**WHAT YOU NEED TO DO:** Write out every one of the records below word for word, leaving out the pictures.

**TASK DATA:**

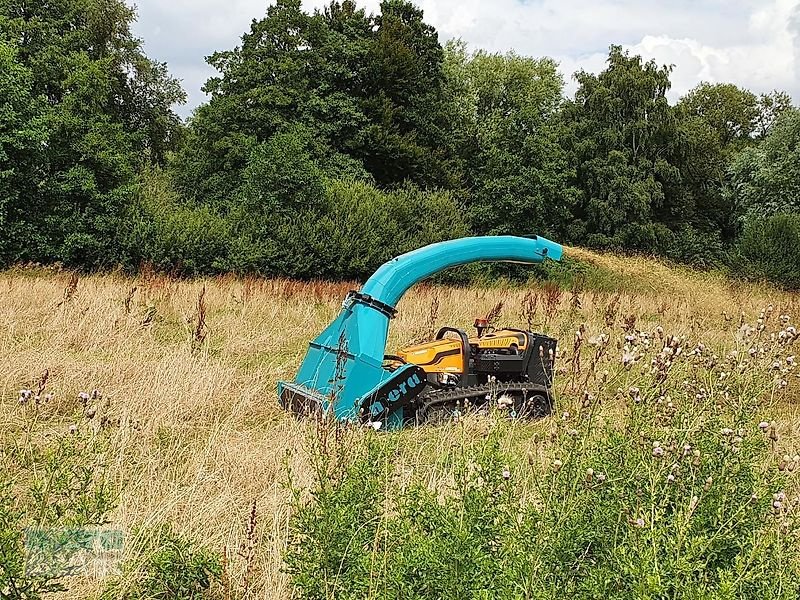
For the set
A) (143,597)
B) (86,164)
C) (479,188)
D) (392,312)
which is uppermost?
(479,188)

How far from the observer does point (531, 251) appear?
18.4ft

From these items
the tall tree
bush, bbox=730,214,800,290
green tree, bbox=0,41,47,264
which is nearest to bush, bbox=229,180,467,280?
the tall tree

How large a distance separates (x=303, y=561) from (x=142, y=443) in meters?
2.03

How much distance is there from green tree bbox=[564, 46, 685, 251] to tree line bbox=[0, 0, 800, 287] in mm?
84

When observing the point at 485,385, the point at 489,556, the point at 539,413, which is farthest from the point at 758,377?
the point at 489,556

**FINISHED TASK:**
For the set
A) (143,597)
B) (86,164)
C) (479,188)
D) (392,312)
which is uppermost?
(479,188)

How far from the observer does point (531, 251) appear?
18.4ft

From these items
the tall tree
bush, bbox=730,214,800,290
green tree, bbox=0,41,47,264
which is nearest to bush, bbox=229,180,467,280?
the tall tree

How large a distance separates (x=303, y=561) from (x=142, y=443) in meters?
2.03

How much distance is there from green tree bbox=[564, 46, 685, 251] to tree line bbox=[0, 0, 800, 287] in mm?
84

When observing the point at 485,385, the point at 489,556, the point at 539,413, which is farthest from the point at 758,377?
the point at 489,556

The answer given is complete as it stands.